Nvidia’s Omniverse: The Metaverse is a network not a destination

richard-kerris-nvidia-june-2022

“People will start to see the ability to experience locations,” as a first experience of the Metaverse, says Nvidia executive Richard Kerris, things like walking around a prospective hotel room before booking. Probably, though, the Metaverse will creep up on us like the Web did, so that “it almost happened when you didn't know it.”

Tiernan Ray for ZDNet

When it was first introduced by Meta's Mark Zuckerberg last fall, there was skepticism in some corners about The Metaverse, the systems of avatars and virtual worlds that Zuckerberg is building and that he says will be the next version of the Internet. 

Richard Kerris, who runs a team of a hundred people at chip giant Nvidia that is building technology for The Metaverse, known as Omniverse (more here), is not at all skeptical about that future world. 
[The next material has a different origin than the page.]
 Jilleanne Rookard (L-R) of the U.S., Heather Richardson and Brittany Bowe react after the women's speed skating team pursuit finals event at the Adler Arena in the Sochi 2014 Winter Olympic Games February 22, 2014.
He is skeptical about one thing, though. 

“The only thing I'm skeptical about is how people tend to talk about it,” Kerris told ZDNet, on a recent trip through New York City to meet with developers.

“People are misinterpreting Metaverse as a destination, a virtual world, a this or that,” Kerris observed. “The Metaverse is not a place, it's the network for the next version of the Web.

“Just replace the word ‘Metaverse' with the word ‘network,' it'll start to sink in.”

The “network,” in the sense that Kerris uses it, is a kind of sinewy technology that will bind together rich media on many Web sites, especially 3-D content. 

Also: At CES 2022, Nvidia sets the stage for AI everywhere

“In much the same way the Web unified so many things […] the next generation of that Web, the core underlying principles of that will be 3-D, and with that comes the challenge of making that ubiquitous between virtual worlds.

“The end result would be, in much the same way you can go from any device to any Web site without having to load something in — remember the old days, What browser do you have, what extension, etc. — all that went away with HTML being ratified — when we can do that with 3-D, it's going to be transformative.”

No surprise, being from Nvidia, which sells the vast majority of graphics chips (GPUs) to render 3-D, Kerris makes the point that “we live in a 3-D world, we think in 3-D” but the Web is a 2-D reality. “It's limited,” he said, with islands of 3-D rendering capabilities that never interconnect.

Also: Nvidia expands Omniverse with a new GPU, new collaborations

“The consistency of the connected worlds is what is the magic that's taking place,” he said. “I can teleport from one world to another, and I don't have to describe it each time that I build it.”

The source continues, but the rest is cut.